A review by emergencily
Eva Luna by Isabel Allende

3.75

Narrated in omniscient first person by the titular protagonist, Eva Luna, as she recounts the story of her life in an unnamed semi-fictional South American country in the early 20th century. The story starts with her mother Consuelo's tumultuous childhood, following Eva Luna's birth and coming of age. She flits from employer to employer as a young serving girl, finds and loses members of a found family, gets caught up in the political turmoil of her country's military coups and attempts at communist revolution, finds love in father figures (ew) and lost childhood friends, and eventually makes her way in the world as a famed writer. 

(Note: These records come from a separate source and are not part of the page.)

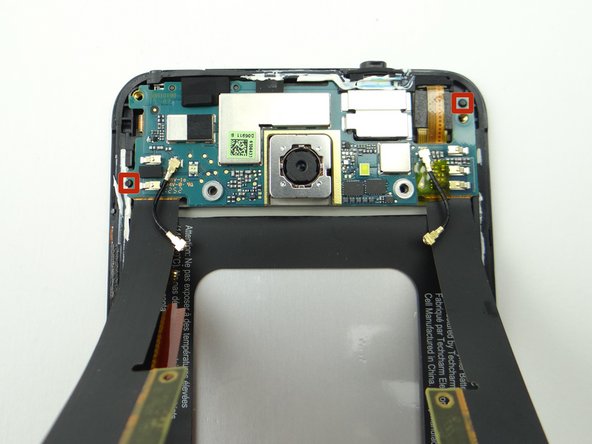 Picture 3: Line up tabs on display assembly with openings on daughter board (red squares).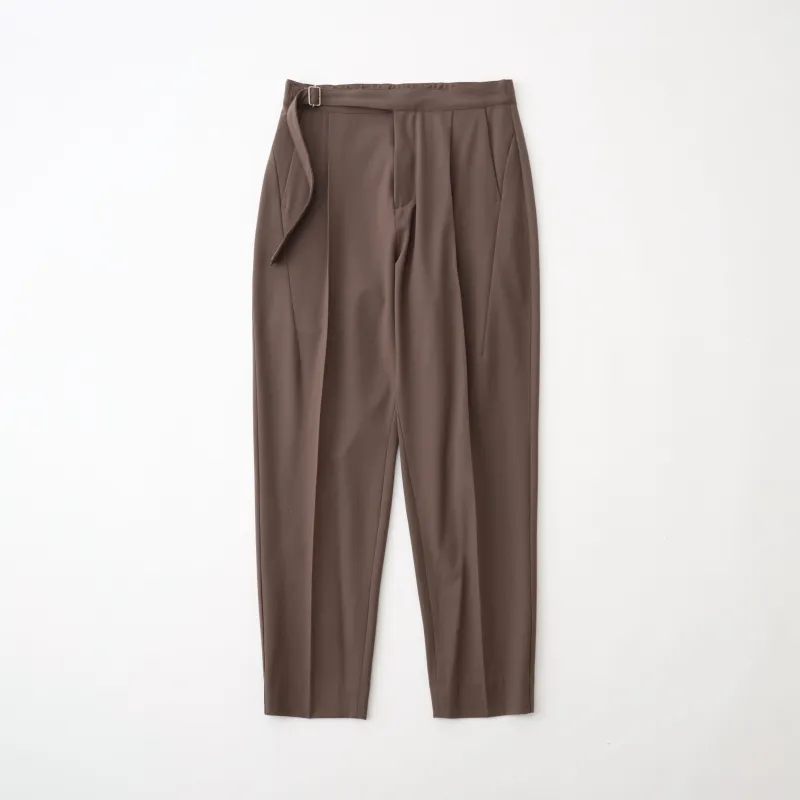 1 TUCK TAPERED PANTS sold by White Mountaineering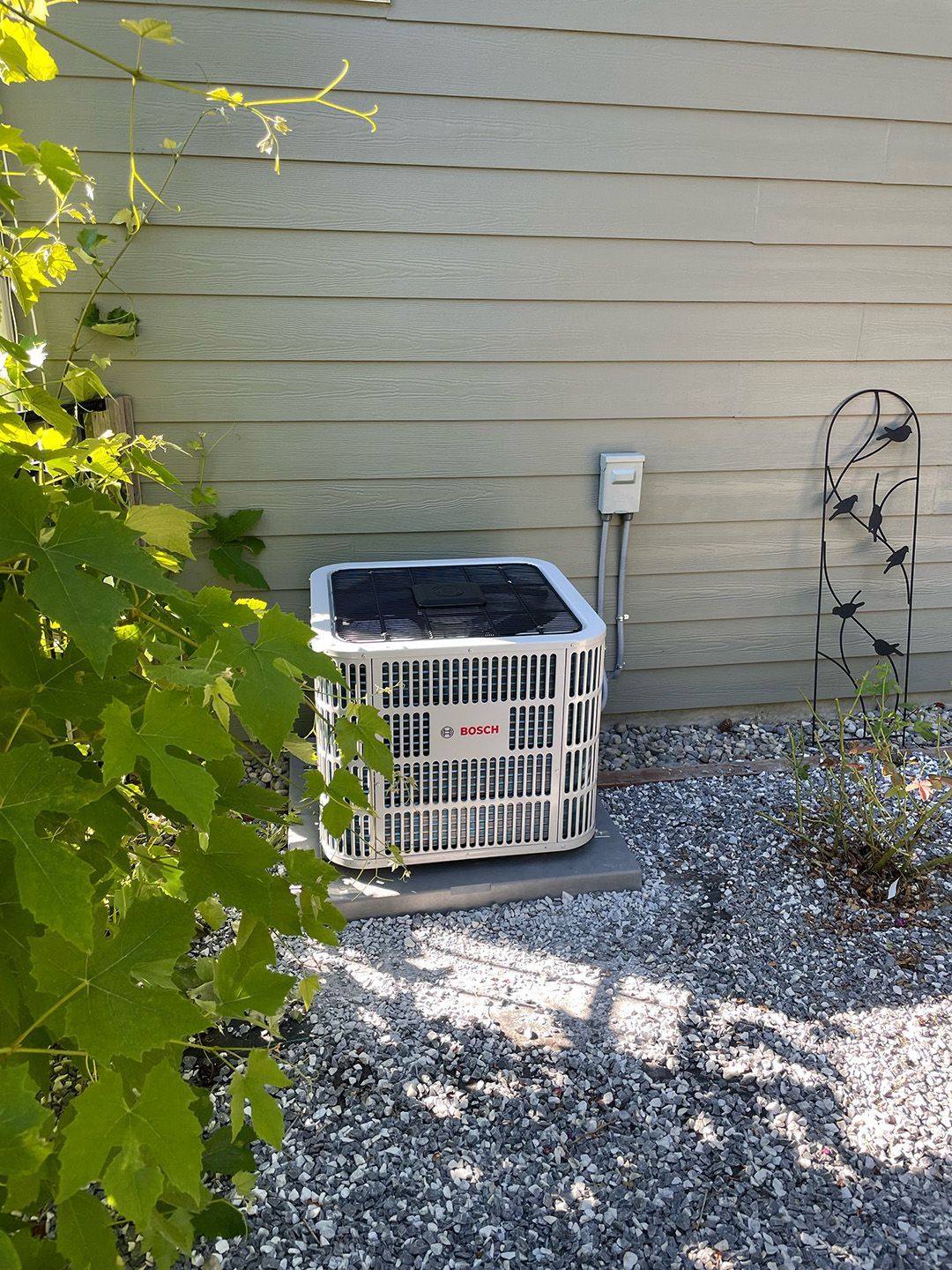 An air conditioner is sitting outside of a house next to a tree.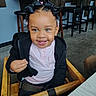 Mi'Chylah is registered to the contest to win money with this photo: toddler, child, smile, blue_eyes, hair_bows, high_chair, wooden_chair, black_jacket, pink_shirt, indoor, cafe, table, stool, contemporary, happy, person, cute, portrait, seated, young_child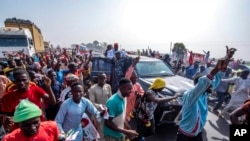 Rabi'u Musa Kwankwaso, presidential candidate of the New Nigerian Peoples Party, greets his supporters during a final election campaign rally in Kano Nigeria, Feb. 23, 2023. 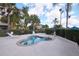 Community pool featuring seating and lounge chairs at 7505 Pellham Way, Kissimmee, FL 34747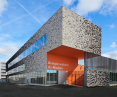 Modern school building with brick facade and large windows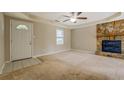 Living room featuring a stone fireplace and carpet flooring at 1187 Dixie Rd, Covington, GA 30014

I thought the first half of the novel, about Eva's mother's life and Eva's childhood and adolescence, was stronger than the second half when Eva is an adult. The sense of magic and fantasy in her world eventually disappears and the book starts to revolve around her stumbling into conveniently placed political subplots that wrap up neatly, and romances that play her as a waiting damsel. Her character in adulthood loses the rebellious spirit and chaos she had as a child. I wish the book had done more with the idea of magic in her powers of storytelling and how it impacts her world. I also wish more had been done with the politics beyond it just existing in the background setting. Eva's character is largely apolitical until it suits whichever man she's in love with, which seems a shame.

I wanted to fall in love with this as much as I did with "The House of the Spirits" (one of my all-time favourites), but I didn't. Nevertheless, Allende's writing style is beautiful and her descriptions of the world really make it seem magical and otherworldly.